The Difference between Information and Meaning
"We live in a world where there is more and more information, but less and less meaning."
- Jean Baudrillard
As a comment on the communication of science, a funny misquote on Gizmodo.com in mid-January led to reports racing through the internet and eventually finding their way onto the national celebrity gossip television show TMZ. “Kellndorfer estimates that five million trees reside on U.S. soil,” said the articles and headlines.
This was misconstrued from the original “Kellndorfer estimates that the measurements of five million trees are in their mapping database [to inform and develop the models].” Just how did this reach TMZ? They came across the Internet buzz about some scientist counting five million trees and decided to play a prank on actor Elijah Wood, best known as Frodo in Lord of the Rings, asking him on camera how many trees called the U.S. home. Of course Frodo didn’t know.
In the prank TMZ tries to tell Elijah Wood that ‘NASA’s study’ (i.e. WHRC’s) says there are five million trees in the conterminous U.S. Ironically enough, this, said TMZ, contradicted their own research, which found that there are in fact no less than 747 million trees in the lower 48!

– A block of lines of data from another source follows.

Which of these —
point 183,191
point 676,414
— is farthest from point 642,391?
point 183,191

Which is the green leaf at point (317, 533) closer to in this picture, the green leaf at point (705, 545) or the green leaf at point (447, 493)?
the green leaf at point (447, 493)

Well, I guess that one of the first principles of science was again violated – use a primary source. In this case that would be the U.S. Forest Service. Their inventory database (the same used for our National Biomass Carbon Dataset project) actually estimated in 2002 that about 286 billion trees grew from the soils of the lower 48 states. To put this into perspective, the ballpark for this cocktail party news is that there are about 1,000 trees per person, rather than about 6 persons per tree! As another fun statistic, based on these estimates and our own biomass work of the conterminous U.S., which shows a total biomass of about 26 billion tons, the average dry weight of one tree comes to roughly 90 kg – what I hope to weigh in a year’s time!
What are the facts? Our National Biomass and Carbon Dataset (NBCD) is now part of NASA’s Land Processes Data Center (NASA LP_DAAC), and besides TMZ, it also recently received acclaim via a feature article in NASA’s online Earth Observatory (EO) and in early January as Image of the Day on NASA’s EO website: http://earthobservatory.nasa.gov/IOTD/view.php?id=76697
Actually, we don’t count trees just for the sake of providing arcane or puzzling trivia. Our work produces maps and datasets that help agencies, non-profits and conservation managers make informed land use decisions in the U.S. and further afield; it’s the difference between information and meaning.